Although R is intended as functional programming language, more than one object oriented paradigm is implemented in the language. As new R users we encounter first OOP system in functions like summary and plot, which represent so called S3 generic functions. We will further work with S4 system when processing geospatial data using proxy libraries like sf and terra. The OOP is very complex and will not be further discussed within this text. For further study we recommend OOP sections in Advanced R by Hadley Wickham.

1.2.5 Conditions

A condition in code creates branching of computation. Placing a condition creates at least two options from which only one is to be satisfied. The condition is created either by if()/ifelse() or switch() construct.
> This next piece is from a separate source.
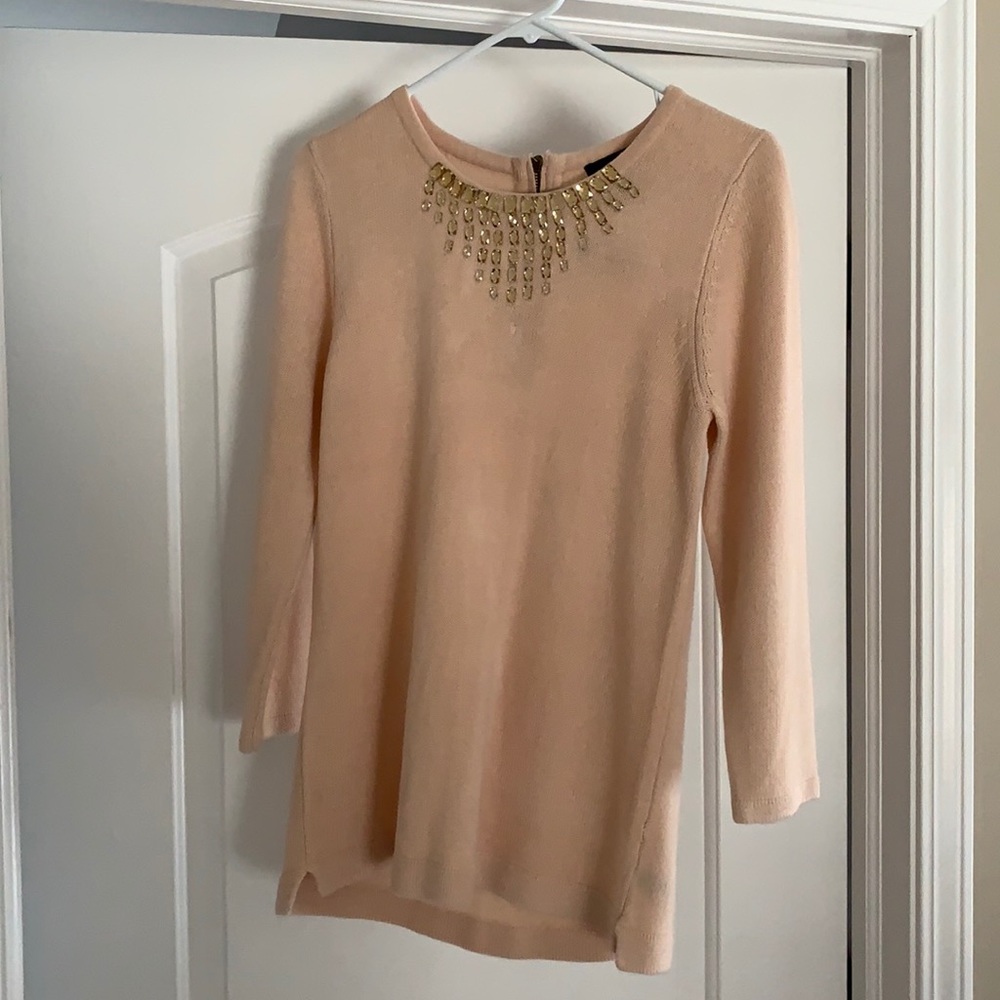 Pink sweater with jewel neckline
We can again call for a snippet from RStudio help resulting in

Code
if (condition) {
  ...
}

switch (object,
  case = action
)

ifelse(test, TRUE, FALSE)

The condition can be branched to larger structures like

Code
temperature <- 30
if (temperature > 30) {
  cat("The temperature is hot.")
} else if (temperature > 15) {
  cat("The temperature is warm.")
}
The temperature is warm.

1.2.6 Repetition

Loops (cycles) provide use with the ability to execute single statement of a block of code in {} multiple times. There are three key words for loop construction. They differ in use cases.

1.2.6.1 for cycle

Probably the most common loop is used when you know the number of iterations prior to calling. The iteration is therefore explicitly finite.

Code
for (variable in vector) {
  ...
}

An example

Code
for(i in 1:4) cat(i, ". iteration", "\n", sep = "")
1. iteration
2. iteration
3. iteration
4. iteration

1.2.6.2 while cycle

while is used in when it is impossible to state how many times something should be repeated. The case is rather in the form while some condition is or is not met, repeat what is inside the body. It is also used in intentionally infinite loop e.g. operating systems.

1.2.6.3 repeat cycle

In the cases when we need the repetition at least once, we will evaluate the code inside until a condition is met.

Code
repeat({
  x <- rnorm(1)
  cat(x)
  if(x > 0) break
})
-1.0191321.047872

1.2.6.4 break and next

There are two statements which controls the iteration flow. Anytime break is called, the rest of the body is skipped and the loop ends. Anytime next is called, the rest of the body is skipped and next iteration is started.

I would like to have text here

Sentence becomes longer, it should automatically stay in their column

and here

More text

1.2.7 Exercise

  1. create a sequence of numbers calling
  2. What type is NA, why would you say is it?